Gabo tuvo la genial intuición de adoptar la perspectiva de la comunidad desde la que narra, desde su sistema de creencias, tan reales para ellos como sus propios cuerpos. Señalar, como lo hace la adaptación de Netflix, que algo antinatural y críptico está en marcha, rasgueando música ominosa y relegando la mayoría de los sucesos paranormales a una atmósfera sombría y oscura, crea el efecto opuesto de lo que la novela logra de manera tan asombrosa. La adaptación nos convierte en voyeurs de lo excéntrico y lo siniestro, reconfortados por tropos familiares, en lugar de desafiarnos, como lo hace el libro, a preguntar: ¿qué es exactamente la realidad?
Algo similar ocurre con el sexo. García Márquez era un entusiasta de lo erótico, una forma alegre y radiante de salir de la soledad y, finalmente, de darse cuenta de cuán solitaria es nuestra vida, y que incluso ese prodigio momentáneo de cuerpos unidos no puede vencer a la muerte que, cada uno por su cuenta, tendrá que enfrentar. Nada podría estar más lejos de ese enfoque literario, enigmático e introspectivo, del sexo que la proliferación en la pantalla de escenas tórridas de cópula, con gemidos estandarizados, cuerpos agitados y orgasmos tediosos destinados más a aumentar los índices de audiencia que a acompañar a los personajes en su búsqueda por engañar la extinción.

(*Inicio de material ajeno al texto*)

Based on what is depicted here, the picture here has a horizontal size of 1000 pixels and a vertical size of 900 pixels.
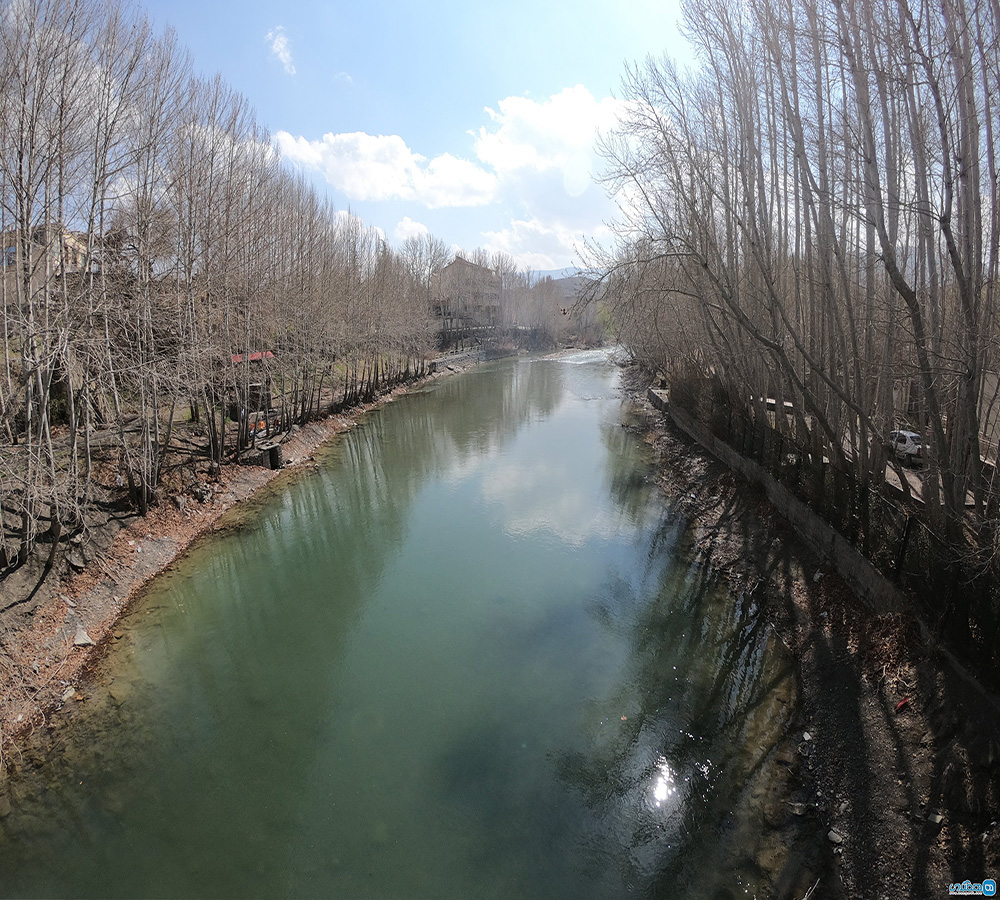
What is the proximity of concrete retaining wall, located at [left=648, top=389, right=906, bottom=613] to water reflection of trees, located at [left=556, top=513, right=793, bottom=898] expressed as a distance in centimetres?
145

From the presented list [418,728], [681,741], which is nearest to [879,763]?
[681,741]

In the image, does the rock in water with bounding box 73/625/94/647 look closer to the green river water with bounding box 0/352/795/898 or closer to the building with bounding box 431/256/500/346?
the green river water with bounding box 0/352/795/898

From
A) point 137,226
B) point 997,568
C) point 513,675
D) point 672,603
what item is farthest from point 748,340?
point 137,226

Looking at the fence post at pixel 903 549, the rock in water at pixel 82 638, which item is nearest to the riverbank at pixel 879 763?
the fence post at pixel 903 549

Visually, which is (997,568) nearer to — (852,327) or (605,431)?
(852,327)

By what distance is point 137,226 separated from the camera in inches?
395

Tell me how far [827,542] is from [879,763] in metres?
4.47

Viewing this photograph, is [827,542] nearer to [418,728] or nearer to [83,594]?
[418,728]

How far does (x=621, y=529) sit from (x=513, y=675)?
18.0ft

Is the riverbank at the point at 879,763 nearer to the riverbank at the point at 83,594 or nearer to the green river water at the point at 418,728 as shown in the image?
the green river water at the point at 418,728

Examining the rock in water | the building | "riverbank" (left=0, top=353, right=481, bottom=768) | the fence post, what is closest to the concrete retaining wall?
the fence post

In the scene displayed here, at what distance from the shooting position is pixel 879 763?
529cm

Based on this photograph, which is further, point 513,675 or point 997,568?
point 513,675

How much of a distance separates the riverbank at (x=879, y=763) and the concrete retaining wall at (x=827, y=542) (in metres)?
0.21
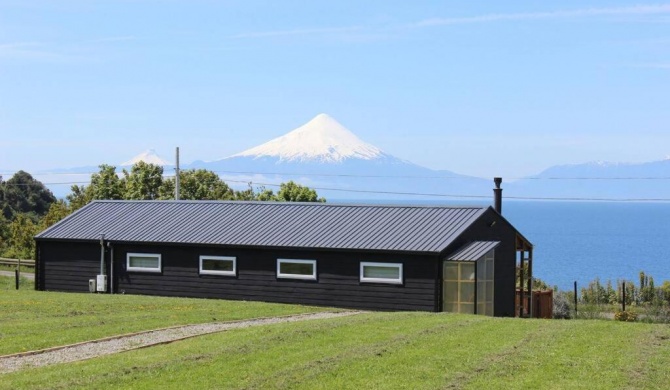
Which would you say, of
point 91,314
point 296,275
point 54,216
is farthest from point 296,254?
point 54,216

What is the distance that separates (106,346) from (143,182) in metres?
44.9

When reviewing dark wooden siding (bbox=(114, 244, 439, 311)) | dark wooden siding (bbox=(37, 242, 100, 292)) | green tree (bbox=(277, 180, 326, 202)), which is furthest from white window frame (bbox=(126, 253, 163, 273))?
green tree (bbox=(277, 180, 326, 202))

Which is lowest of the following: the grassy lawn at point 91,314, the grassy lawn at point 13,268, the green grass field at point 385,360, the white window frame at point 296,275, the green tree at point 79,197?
the grassy lawn at point 13,268

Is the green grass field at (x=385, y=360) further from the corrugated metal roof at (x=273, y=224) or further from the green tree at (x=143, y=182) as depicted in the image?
the green tree at (x=143, y=182)

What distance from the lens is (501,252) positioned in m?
35.9

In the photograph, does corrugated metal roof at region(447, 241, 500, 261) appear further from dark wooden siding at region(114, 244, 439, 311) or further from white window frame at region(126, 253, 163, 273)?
white window frame at region(126, 253, 163, 273)

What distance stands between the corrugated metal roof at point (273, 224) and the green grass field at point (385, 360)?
9.97 meters

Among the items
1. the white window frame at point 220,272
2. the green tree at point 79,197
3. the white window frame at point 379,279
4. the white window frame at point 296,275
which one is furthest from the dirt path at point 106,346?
the green tree at point 79,197

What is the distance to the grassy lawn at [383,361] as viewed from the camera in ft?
53.0

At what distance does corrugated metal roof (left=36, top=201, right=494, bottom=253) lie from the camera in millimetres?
33500

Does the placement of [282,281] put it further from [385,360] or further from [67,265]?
[385,360]

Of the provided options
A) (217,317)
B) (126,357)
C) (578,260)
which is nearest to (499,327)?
(217,317)

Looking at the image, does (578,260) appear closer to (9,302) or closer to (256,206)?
(256,206)

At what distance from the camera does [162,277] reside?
36.5 m
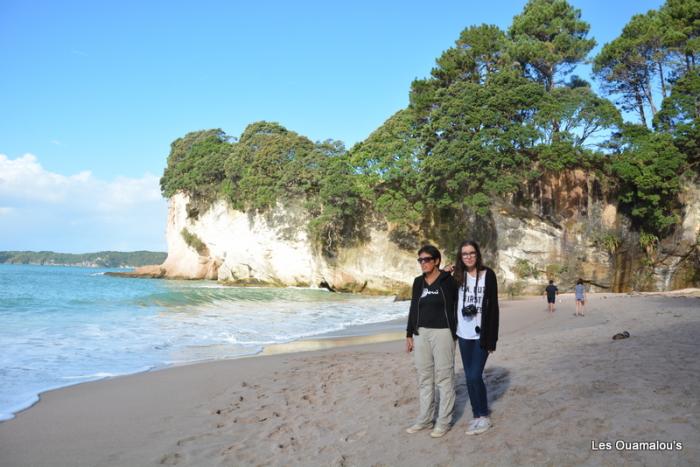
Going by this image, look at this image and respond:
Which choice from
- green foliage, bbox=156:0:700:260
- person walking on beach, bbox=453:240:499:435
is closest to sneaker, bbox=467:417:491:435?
person walking on beach, bbox=453:240:499:435

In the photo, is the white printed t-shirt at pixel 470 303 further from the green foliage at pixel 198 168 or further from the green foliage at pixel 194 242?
the green foliage at pixel 194 242

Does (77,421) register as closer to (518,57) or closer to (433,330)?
(433,330)

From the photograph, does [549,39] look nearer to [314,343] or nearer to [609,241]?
[609,241]

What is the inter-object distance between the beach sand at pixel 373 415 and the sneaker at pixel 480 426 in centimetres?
7

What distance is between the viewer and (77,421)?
16.5ft

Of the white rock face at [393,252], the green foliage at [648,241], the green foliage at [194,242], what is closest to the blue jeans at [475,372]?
the white rock face at [393,252]

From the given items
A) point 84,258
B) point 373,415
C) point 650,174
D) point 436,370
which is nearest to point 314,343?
point 373,415

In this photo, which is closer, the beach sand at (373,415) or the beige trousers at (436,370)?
the beach sand at (373,415)

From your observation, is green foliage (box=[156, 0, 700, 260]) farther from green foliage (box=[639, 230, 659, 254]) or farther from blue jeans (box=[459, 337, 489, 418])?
blue jeans (box=[459, 337, 489, 418])

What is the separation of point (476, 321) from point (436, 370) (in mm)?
536

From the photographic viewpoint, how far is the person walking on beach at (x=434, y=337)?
393cm

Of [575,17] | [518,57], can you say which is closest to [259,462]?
[518,57]

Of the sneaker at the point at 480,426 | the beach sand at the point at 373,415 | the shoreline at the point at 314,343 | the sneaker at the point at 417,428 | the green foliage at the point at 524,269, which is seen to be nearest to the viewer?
the beach sand at the point at 373,415

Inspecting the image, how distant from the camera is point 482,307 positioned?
3.86 m
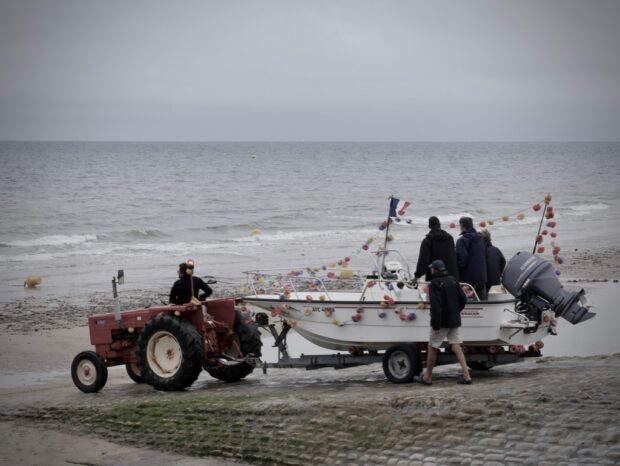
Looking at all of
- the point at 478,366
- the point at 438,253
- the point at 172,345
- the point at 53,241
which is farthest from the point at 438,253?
the point at 53,241

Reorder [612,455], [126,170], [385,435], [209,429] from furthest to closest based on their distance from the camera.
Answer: [126,170] < [209,429] < [385,435] < [612,455]

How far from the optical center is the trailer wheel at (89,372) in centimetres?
1238

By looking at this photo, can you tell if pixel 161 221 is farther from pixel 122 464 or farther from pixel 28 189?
pixel 122 464

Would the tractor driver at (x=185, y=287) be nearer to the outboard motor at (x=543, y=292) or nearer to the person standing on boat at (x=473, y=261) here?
Result: the person standing on boat at (x=473, y=261)

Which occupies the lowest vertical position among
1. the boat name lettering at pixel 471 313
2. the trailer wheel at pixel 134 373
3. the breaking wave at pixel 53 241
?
the trailer wheel at pixel 134 373

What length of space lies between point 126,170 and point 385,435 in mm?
83423

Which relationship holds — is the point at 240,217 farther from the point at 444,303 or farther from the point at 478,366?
the point at 444,303

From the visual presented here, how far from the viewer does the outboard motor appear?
448 inches

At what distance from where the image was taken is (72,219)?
44531 millimetres

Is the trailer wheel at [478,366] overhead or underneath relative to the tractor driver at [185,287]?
underneath

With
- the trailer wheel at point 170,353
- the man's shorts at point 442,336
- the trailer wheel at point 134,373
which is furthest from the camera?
the trailer wheel at point 134,373

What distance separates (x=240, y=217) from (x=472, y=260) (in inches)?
1374

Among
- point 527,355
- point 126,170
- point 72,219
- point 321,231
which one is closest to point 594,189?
point 321,231

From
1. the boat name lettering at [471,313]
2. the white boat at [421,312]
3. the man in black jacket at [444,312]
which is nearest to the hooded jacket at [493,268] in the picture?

Tampoco se puede deducir de la serie de Netflix, que Cien años es, bueno, tan… literaria, deudora de Kafka y Borges, de Faulkner y Rabelais, de El Decamerón y de Las mil y una noches, cuán profundamente es nieta de Cervantes. Ni que significó un asalto desde los márgenes del planeta, una subversión (en tantos sentidos de la palabra) del modo habitual de narrar, forzando a sus lectores a ver el mundo desde quienes han nacido lejos de los centros calcificados del poder. Los espectadores de esta adaptación tampoco podrían colegir que la novela original, a pesar del incesto, los asesinatos, las guerras civiles, las masacres, el imperialismo, que acosan al clan Buendía y al gran continente colonizado que alegóricamente representan, es implacablemente cómica. Los personajes de Gabo están atrincherados en sus obsesiones y locuras, tambaleándose, a menudo de manera risible, hacia el andamiaje de sí mismos y de la historia, una visión ausente en esta solemne versión cinematográfica.
Hace poco, defendí en la New York Review of Books la decisión de los hijos y herederos de García Márquez de publicar, contra su voluntad expresa, su novela póstuma, Nos vemos en agosto. En esta ocasión soy menos indulgente. ¿Encontraría su padre mucho que admirar en esta dramatización? Sin duda. Y de ninguna manera es una aberración. Gabo estaría complacido, creo, de la dignidad otorgada a sus amados y falibles Buendía. Y es cierto que millones de personas adicionales serán llevadas a leer este regalo extraordinario que nos sigue llegando desde las zonas problemáticas y rebeldes de nuestra humanidad.
Tengo que complacerme, entonces, con la esperanza de que la visión seminal contenida en ese libro no quedará atrapada para siempre en la lujosa; pero limitada versión que ahora impregna las pantallas del globo.